Build Arguments (ARG):
- Are defined once and can be passed to any stage by redeclaring them.
- Provide a way to share configuration details like versions or paths between stages.

Debugging ARG Variables

When working with ARG variables, you might run into issues where arguments aren’t passed correctly or variables aren’t set as expected. Here are some tips to help you debug:

Check Build Logs: Use docker build with the --progress=plain flag to get more detailed logs that can help identify where arguments are being used or missed.
```
docker build --progress=plain -t debug-image .
```
Echo Variables: Add RUN echo statements to print the values of your ARG variables during the build process.
```
RUN echo "ARG BASE_IMAGE=${BASE_IMAGE}"
```
Use Default Values: Define sensible default values for your ARG variables to ensure that your build doesn’t fail if arguments are not provided.

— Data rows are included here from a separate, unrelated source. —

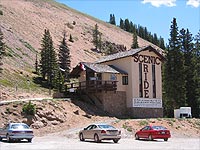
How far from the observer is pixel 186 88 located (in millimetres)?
61938

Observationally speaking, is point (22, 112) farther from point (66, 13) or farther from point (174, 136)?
point (66, 13)

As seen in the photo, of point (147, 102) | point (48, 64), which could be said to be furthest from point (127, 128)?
point (48, 64)

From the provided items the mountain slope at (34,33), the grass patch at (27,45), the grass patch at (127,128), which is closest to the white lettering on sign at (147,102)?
the grass patch at (127,128)

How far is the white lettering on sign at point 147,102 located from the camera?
49.1m

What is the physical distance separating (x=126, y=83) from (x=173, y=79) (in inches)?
460

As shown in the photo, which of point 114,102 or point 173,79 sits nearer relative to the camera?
point 114,102

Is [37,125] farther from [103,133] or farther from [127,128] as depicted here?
[103,133]

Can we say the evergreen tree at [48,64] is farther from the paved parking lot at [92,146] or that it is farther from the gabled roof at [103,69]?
the paved parking lot at [92,146]

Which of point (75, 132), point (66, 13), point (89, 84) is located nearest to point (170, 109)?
point (89, 84)

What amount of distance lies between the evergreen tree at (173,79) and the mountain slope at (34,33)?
23924mm

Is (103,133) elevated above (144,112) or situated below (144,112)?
below

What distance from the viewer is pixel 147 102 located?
50188 mm

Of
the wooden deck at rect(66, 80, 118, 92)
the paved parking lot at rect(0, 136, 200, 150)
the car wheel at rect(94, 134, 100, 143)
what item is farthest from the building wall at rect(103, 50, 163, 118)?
the paved parking lot at rect(0, 136, 200, 150)

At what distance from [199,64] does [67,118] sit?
3151 centimetres
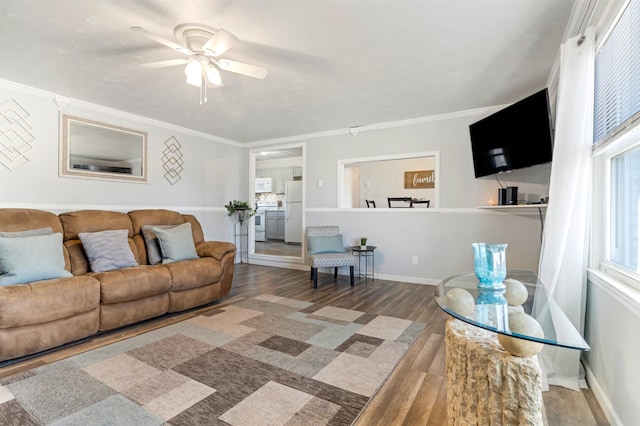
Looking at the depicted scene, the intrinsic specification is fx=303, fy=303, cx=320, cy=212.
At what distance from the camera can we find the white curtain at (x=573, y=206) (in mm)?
1854

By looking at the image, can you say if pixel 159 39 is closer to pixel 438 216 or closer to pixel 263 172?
pixel 438 216

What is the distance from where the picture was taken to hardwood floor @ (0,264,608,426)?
1623 mm

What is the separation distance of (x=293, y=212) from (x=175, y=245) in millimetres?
5130

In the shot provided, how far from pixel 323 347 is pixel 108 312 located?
190 centimetres

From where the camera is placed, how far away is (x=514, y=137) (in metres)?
3.23

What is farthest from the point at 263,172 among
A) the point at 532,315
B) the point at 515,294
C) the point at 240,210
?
the point at 532,315

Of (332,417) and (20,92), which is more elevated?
(20,92)

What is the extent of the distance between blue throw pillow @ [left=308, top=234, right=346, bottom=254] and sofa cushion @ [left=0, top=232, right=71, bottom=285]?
2.89 m

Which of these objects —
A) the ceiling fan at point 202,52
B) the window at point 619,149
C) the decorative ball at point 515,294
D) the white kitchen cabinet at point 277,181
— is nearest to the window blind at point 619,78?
the window at point 619,149

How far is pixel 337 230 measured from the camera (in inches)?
198

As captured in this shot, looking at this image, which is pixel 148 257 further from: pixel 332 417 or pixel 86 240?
pixel 332 417

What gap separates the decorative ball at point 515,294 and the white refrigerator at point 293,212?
6.95m

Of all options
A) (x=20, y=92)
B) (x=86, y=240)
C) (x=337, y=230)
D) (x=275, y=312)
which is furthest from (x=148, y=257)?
(x=337, y=230)

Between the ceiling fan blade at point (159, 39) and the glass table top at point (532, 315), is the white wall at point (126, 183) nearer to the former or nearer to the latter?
the ceiling fan blade at point (159, 39)
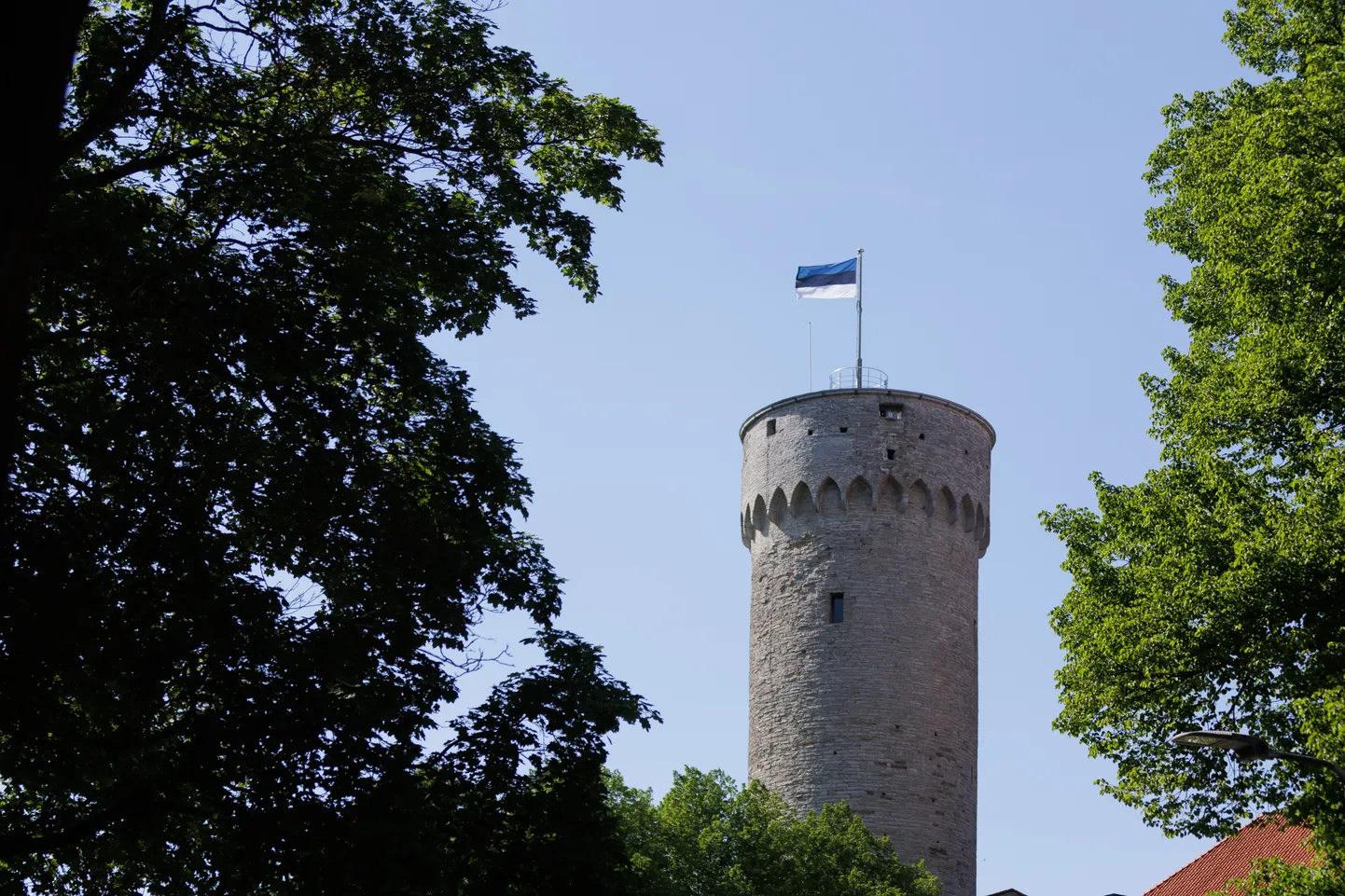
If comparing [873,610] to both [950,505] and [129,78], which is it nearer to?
[950,505]

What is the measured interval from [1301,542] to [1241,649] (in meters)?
1.11

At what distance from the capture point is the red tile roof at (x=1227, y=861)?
2531cm

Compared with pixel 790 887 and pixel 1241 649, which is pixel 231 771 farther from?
pixel 790 887

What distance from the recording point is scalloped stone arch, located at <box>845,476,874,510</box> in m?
34.8

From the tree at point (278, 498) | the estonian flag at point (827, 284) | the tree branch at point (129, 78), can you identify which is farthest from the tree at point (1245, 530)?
the estonian flag at point (827, 284)

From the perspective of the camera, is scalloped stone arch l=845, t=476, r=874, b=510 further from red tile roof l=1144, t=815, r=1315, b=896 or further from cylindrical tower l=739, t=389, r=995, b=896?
red tile roof l=1144, t=815, r=1315, b=896

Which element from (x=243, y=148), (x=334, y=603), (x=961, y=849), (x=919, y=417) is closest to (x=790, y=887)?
(x=961, y=849)

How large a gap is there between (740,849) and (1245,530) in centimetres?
1416

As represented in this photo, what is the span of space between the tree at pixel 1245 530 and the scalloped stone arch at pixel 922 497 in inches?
726

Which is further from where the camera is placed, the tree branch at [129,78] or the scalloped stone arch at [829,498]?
the scalloped stone arch at [829,498]

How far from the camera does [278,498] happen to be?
455 inches

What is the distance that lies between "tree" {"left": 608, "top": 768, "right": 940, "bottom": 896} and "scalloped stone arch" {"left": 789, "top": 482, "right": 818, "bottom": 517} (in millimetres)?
8143

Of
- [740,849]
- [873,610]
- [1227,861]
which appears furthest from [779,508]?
[1227,861]

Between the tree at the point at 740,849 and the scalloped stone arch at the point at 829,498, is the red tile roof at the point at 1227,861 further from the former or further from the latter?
the scalloped stone arch at the point at 829,498
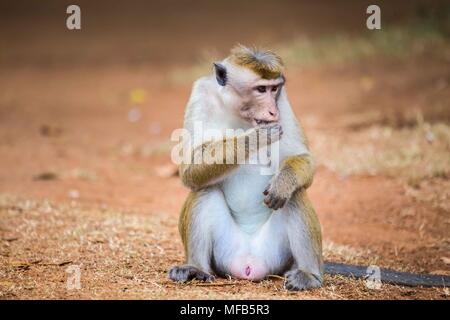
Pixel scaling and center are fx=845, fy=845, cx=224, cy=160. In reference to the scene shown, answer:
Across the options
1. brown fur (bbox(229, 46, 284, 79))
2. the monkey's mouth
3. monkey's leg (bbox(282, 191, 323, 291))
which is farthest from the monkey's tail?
brown fur (bbox(229, 46, 284, 79))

Best Practices for Using ARG

Define ARG Variables Early: Place ARG instructions at the top of your Dockerfile to make them accessible in all stages.
Use Descriptive Names: Choose meaningful names for your arguments to make the Dockerfile easier to understand and maintain.
Avoid Secrets in ARG: Never use ARG to pass sensitive data like passwords or API keys, as they can be exposed in the Docker image history.

Conclusion

Using ARG to share variables across stages in a multistage Dockerfile can significantly improve your Docker builds’ maintainability and flexibility. Whether you’re building lightweight production images or dynamically configuring your builds, ARG provides a powerful tool to streamline and enhance your Dockerfile.